Exercise directions
An identical copy of every entry below is the required output.

Start of Supplied records

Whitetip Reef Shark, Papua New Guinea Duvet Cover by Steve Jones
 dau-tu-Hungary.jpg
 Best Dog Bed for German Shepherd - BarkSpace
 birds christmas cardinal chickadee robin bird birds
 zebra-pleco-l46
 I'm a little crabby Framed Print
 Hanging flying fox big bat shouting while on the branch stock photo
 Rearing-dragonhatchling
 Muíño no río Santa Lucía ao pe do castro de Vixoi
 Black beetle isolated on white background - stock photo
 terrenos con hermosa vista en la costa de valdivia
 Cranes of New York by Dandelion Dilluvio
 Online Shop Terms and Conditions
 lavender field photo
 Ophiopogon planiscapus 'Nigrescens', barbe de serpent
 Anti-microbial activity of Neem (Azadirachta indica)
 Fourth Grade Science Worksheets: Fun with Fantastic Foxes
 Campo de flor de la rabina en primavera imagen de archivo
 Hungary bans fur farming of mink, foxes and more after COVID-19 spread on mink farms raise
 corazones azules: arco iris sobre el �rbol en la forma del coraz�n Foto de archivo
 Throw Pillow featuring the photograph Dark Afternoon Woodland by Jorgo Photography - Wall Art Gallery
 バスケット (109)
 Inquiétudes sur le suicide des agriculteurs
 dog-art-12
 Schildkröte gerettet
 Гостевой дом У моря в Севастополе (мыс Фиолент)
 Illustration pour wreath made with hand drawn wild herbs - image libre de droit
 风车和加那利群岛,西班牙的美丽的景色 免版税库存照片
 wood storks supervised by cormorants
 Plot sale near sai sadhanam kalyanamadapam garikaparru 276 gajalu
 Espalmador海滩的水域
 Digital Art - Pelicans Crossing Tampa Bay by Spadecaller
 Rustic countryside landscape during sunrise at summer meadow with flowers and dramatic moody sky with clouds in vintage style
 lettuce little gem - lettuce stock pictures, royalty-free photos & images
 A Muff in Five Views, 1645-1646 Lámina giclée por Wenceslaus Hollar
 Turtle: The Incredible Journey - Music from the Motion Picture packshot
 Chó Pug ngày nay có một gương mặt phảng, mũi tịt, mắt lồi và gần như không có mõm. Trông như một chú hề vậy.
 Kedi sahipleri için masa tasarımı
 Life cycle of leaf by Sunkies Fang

End of Supplied records

Answer
Whitetip Reef Shark, Papua New Guinea Duvet Cover by Steve Jones
 dau-tu-Hungary.jpg
 Best Dog Bed for German Shepherd - BarkSpace
 birds christmas cardinal chickadee robin bird birds
 zebra-pleco-l46
 I'm a little crabby Framed Print
 Hanging flying fox big bat shouting while on the branch stock photo
 Rearing-dragonhatchling
 Muíño no río Santa Lucía ao pe do castro de Vixoi
 Black beetle isolated on white background - stock photo
 terrenos con hermosa vista en la costa de valdivia
 Cranes of New York by Dandelion Dilluvio
 Online Shop Terms and Conditions
 lavender field photo
 Ophiopogon planiscapus 'Nigrescens', barbe de serpent
 Anti-microbial activity of Neem (Azadirachta indica)
 Fourth Grade Science Worksheets: Fun with Fantastic Foxes
 Campo de flor de la rabina en primavera imagen de archivo
 Hungary bans fur farming of mink, foxes and more after COVID-19 spread on mink farms raise
 corazones azules: arco iris sobre el �rbol en la forma del coraz�n Foto de archivo
 Throw Pillow featuring the photograph Dark Afternoon Woodland by Jorgo Photography - Wall Art Gallery
 バスケット (109)
 Inquiétudes sur le suicide des agriculteurs
 dog-art-12
 Schildkröte gerettet
 Гостевой дом У моря в Севастополе (мыс Фиолент)
 Illustration pour wreath made with hand drawn wild herbs - image libre de droit
 风车和加那利群岛,西班牙的美丽的景色 免版税库存照片
 wood storks supervised by cormorants
 Plot sale near sai sadhanam kalyanamadapam garikaparru 276 gajalu
 Espalmador海滩的水域
 Digital Art - Pelicans Crossing Tampa Bay by Spadecaller
 Rustic countryside landscape during sunrise at summer meadow with flowers and dramatic moody sky with clouds in vintage style
 lettuce little gem - lettuce stock pictures, royalty-free photos & images
 A Muff in Five Views, 1645-1646 Lámina giclée por Wenceslaus Hollar
 Turtle: The Incredible Journey - Music from the Motion Picture packshot
 Chó Pug ngày nay có một gương mặt phảng, mũi tịt, mắt lồi và gần như không có mõm. Trông như một chú hề vậy.
 Kedi sahipleri için masa tasarımı
 Life cycle of leaf by Sunkies Fang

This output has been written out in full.